Arief menjelaskan, pada Kamis (6/5) lalu, penurunan volume kendaraan di tol Trans Jawa mencapai 50-60 persen dibanding hari biasanya. Kemudian pada Jumat (7/5) malam hingga Sabtu (8/5) pagi, penurunan volume kendaraan mencapai 60-70 persen.

"Dan tadi malam sampai tadi pagi bahkan turun 60-70 persen. Artinya kesadaran masyarakat sudah cukup paham dengan adanya kebijakan ini," ujarnya.

"Dan ini harus terus dipertahankan semata-mata untuk menjaga masyarakat itu sendiri jangan sampai terjadi penularan dan kita karena mobilitas ini bahaya terjadinya penularan," lanjutnya.

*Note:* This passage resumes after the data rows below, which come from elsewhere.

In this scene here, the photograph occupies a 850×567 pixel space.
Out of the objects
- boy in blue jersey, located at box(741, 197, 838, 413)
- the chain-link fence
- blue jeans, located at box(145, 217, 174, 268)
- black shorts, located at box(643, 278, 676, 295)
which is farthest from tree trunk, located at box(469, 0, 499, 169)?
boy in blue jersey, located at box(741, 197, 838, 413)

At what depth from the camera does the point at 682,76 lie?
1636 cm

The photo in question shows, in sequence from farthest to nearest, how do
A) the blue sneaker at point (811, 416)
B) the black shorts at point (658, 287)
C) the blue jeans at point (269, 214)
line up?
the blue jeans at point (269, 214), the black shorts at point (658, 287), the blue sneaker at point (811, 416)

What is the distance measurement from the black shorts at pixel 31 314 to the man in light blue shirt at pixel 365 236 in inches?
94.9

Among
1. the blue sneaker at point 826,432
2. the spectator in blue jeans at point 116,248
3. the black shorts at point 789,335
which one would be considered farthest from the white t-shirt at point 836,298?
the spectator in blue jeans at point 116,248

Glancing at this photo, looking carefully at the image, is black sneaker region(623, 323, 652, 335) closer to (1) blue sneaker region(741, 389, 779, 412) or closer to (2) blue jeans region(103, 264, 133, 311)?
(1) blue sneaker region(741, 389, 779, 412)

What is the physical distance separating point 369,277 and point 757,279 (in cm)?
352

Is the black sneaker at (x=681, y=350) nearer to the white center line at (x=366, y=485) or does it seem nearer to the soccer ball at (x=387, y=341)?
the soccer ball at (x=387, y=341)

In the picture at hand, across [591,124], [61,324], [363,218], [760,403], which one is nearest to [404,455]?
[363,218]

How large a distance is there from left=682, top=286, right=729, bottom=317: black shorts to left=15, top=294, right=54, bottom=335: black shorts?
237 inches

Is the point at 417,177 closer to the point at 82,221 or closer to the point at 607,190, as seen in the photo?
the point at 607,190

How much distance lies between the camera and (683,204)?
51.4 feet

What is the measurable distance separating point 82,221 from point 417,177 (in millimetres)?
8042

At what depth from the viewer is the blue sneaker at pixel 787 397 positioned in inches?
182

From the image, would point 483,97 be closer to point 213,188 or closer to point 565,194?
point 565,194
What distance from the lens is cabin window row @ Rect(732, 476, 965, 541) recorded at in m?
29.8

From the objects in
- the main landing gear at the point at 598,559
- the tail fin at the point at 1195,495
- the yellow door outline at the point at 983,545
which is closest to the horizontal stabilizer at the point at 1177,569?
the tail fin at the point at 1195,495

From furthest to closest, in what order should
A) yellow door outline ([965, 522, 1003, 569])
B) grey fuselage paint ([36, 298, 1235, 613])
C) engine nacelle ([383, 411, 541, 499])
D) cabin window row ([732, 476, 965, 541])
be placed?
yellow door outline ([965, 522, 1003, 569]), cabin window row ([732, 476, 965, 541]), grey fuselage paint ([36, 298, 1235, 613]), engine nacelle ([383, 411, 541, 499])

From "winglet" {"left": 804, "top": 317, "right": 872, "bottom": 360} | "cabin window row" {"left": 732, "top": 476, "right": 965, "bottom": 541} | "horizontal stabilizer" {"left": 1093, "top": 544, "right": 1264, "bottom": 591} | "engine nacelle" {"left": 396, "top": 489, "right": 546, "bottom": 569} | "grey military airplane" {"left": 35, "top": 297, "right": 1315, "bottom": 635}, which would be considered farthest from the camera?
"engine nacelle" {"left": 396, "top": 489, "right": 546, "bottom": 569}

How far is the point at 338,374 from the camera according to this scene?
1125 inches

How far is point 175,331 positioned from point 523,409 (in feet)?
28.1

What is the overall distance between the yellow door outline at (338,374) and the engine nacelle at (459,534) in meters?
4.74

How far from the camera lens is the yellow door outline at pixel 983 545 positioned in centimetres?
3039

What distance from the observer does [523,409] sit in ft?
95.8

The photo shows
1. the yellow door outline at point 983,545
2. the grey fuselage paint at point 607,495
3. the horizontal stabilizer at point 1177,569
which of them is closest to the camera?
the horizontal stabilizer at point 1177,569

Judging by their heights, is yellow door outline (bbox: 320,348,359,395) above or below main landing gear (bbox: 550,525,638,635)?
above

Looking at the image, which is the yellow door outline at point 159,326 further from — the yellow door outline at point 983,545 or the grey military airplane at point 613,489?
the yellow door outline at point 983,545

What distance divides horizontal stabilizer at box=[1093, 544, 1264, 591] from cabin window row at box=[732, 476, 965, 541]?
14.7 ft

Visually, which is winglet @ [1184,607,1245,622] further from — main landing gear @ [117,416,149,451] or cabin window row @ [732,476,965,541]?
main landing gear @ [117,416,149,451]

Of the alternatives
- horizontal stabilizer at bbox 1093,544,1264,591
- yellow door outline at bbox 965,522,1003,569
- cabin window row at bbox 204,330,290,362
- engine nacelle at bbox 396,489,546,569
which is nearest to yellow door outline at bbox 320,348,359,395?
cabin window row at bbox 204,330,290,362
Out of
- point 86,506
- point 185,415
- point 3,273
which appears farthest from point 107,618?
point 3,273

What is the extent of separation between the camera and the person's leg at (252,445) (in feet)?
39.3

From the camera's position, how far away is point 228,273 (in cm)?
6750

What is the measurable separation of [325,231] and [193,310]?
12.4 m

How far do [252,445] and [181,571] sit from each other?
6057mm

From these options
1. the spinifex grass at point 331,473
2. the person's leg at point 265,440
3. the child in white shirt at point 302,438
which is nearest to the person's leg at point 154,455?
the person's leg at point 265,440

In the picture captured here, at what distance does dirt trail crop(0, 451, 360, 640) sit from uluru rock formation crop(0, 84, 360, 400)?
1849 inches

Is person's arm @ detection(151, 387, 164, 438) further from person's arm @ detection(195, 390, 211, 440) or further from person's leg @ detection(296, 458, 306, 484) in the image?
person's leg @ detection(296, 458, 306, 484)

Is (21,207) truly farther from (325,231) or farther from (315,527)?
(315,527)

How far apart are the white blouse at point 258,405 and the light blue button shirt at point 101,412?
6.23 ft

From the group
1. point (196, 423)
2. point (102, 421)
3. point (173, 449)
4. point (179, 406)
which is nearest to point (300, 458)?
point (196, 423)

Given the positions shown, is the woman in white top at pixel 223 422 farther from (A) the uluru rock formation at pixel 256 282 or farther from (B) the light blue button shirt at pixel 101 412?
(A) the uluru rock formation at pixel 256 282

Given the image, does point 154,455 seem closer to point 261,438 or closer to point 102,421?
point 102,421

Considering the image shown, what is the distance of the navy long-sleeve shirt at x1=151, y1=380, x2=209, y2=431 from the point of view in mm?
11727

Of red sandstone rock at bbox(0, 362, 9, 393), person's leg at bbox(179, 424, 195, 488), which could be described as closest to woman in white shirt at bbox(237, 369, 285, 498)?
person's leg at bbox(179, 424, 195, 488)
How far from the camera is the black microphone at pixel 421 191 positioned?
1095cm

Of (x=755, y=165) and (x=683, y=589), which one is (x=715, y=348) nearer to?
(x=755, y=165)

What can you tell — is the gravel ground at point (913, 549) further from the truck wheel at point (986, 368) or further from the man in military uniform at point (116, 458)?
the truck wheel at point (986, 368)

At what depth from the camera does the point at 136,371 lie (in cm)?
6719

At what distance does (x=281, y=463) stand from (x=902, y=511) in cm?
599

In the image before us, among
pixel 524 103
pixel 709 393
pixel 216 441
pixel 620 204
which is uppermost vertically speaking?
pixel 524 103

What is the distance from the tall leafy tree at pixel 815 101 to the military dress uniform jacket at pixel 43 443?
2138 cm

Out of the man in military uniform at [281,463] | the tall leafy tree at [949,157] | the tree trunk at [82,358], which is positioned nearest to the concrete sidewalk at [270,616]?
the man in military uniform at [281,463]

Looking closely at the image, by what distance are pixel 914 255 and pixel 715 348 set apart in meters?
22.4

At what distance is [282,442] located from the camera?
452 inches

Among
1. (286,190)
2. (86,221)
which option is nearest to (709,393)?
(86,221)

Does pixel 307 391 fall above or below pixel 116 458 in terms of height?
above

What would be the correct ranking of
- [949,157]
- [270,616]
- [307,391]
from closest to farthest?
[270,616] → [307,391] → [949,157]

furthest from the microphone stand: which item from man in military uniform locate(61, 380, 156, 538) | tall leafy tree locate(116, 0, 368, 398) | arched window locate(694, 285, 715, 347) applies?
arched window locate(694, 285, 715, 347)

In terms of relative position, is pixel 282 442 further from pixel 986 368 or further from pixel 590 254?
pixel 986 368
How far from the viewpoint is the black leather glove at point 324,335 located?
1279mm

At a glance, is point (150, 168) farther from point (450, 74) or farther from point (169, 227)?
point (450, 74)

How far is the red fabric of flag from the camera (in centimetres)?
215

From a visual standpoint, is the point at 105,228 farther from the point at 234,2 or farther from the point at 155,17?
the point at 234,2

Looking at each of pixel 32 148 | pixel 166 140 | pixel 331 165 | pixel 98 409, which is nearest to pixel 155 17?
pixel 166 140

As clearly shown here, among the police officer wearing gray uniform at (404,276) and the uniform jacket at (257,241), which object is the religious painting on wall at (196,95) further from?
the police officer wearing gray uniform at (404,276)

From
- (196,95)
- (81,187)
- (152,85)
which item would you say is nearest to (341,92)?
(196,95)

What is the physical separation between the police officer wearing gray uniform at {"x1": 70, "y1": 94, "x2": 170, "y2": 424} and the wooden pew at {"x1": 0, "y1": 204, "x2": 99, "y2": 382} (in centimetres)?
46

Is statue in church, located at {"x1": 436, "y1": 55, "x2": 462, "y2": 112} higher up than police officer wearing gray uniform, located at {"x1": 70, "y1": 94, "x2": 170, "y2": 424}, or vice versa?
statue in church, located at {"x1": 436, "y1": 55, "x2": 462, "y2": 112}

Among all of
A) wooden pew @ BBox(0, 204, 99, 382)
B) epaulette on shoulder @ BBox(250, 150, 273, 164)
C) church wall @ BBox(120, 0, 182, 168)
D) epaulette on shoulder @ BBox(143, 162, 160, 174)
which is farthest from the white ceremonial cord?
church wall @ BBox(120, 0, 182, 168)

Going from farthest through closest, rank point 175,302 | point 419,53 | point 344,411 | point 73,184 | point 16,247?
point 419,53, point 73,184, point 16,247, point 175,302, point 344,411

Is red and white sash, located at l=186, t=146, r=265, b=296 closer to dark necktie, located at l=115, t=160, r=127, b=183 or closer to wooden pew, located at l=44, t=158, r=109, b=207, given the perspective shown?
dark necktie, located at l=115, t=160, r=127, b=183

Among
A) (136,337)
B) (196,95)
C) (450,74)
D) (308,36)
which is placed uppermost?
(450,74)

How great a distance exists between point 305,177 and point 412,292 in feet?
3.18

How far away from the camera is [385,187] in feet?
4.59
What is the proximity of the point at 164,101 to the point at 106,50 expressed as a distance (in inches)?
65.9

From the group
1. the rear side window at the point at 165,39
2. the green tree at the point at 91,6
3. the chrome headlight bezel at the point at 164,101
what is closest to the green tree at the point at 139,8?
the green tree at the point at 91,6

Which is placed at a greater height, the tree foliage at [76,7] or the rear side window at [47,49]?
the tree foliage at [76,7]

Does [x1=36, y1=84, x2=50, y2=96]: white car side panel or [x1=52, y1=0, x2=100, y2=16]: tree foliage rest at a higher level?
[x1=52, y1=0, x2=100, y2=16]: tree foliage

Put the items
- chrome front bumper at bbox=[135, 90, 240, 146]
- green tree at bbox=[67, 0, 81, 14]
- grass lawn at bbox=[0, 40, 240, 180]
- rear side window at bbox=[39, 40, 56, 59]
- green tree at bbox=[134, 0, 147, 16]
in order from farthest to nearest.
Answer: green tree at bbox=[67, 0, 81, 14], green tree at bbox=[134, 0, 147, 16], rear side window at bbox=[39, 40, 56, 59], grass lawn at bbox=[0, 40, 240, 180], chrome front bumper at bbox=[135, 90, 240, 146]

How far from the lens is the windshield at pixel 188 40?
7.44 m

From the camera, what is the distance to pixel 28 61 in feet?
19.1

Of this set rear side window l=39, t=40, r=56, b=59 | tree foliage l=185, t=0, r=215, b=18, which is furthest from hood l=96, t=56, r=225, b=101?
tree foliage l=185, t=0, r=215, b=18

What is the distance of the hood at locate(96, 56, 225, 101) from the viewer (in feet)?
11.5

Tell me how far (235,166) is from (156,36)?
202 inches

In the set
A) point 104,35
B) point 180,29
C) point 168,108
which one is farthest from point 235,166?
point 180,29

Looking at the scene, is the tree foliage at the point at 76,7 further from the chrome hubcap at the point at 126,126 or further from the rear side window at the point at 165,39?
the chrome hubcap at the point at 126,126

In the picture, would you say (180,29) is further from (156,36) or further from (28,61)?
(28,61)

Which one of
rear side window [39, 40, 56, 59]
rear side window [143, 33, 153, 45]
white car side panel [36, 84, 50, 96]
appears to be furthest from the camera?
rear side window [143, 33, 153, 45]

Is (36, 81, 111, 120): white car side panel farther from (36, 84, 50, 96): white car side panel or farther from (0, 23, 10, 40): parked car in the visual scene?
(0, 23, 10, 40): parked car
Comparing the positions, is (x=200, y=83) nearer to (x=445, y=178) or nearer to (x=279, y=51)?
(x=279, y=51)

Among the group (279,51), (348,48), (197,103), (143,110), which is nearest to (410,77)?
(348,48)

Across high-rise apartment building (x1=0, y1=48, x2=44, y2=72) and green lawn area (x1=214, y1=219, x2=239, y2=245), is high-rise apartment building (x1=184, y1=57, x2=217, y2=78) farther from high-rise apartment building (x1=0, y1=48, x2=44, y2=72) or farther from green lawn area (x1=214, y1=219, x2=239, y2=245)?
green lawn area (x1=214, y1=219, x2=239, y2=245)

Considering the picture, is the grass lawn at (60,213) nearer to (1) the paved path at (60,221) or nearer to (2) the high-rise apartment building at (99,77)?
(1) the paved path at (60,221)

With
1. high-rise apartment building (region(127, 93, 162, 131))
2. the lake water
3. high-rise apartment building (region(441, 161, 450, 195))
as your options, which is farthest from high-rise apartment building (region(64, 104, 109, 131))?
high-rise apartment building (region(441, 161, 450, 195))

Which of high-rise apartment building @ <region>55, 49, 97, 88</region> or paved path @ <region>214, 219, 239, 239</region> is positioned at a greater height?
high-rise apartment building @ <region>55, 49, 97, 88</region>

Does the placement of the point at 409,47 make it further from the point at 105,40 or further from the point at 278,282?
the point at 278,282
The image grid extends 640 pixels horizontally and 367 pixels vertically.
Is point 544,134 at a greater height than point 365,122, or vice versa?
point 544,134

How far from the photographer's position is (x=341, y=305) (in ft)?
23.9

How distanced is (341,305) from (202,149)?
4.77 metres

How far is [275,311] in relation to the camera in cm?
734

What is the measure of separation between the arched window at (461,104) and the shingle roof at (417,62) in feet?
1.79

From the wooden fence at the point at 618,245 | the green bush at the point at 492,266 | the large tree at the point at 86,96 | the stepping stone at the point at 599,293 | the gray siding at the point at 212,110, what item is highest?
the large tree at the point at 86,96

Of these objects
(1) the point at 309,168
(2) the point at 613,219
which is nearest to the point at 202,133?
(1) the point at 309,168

Arief dikutip Kumparan.com pun mengimbau kepada masyarakat agar tetap di rumah saja saat merayakan Idul Fitri. Memang silaturahmi secara fisik tidak bisa dilakukan, tetapi masyarakat masih bisa bersilaturahmi dengan keluarga secara virtual.

"Bisa dengan menggunakan fasilitas komunikasi yang lain dengan video call dan lain sebagainya," pungkasnya.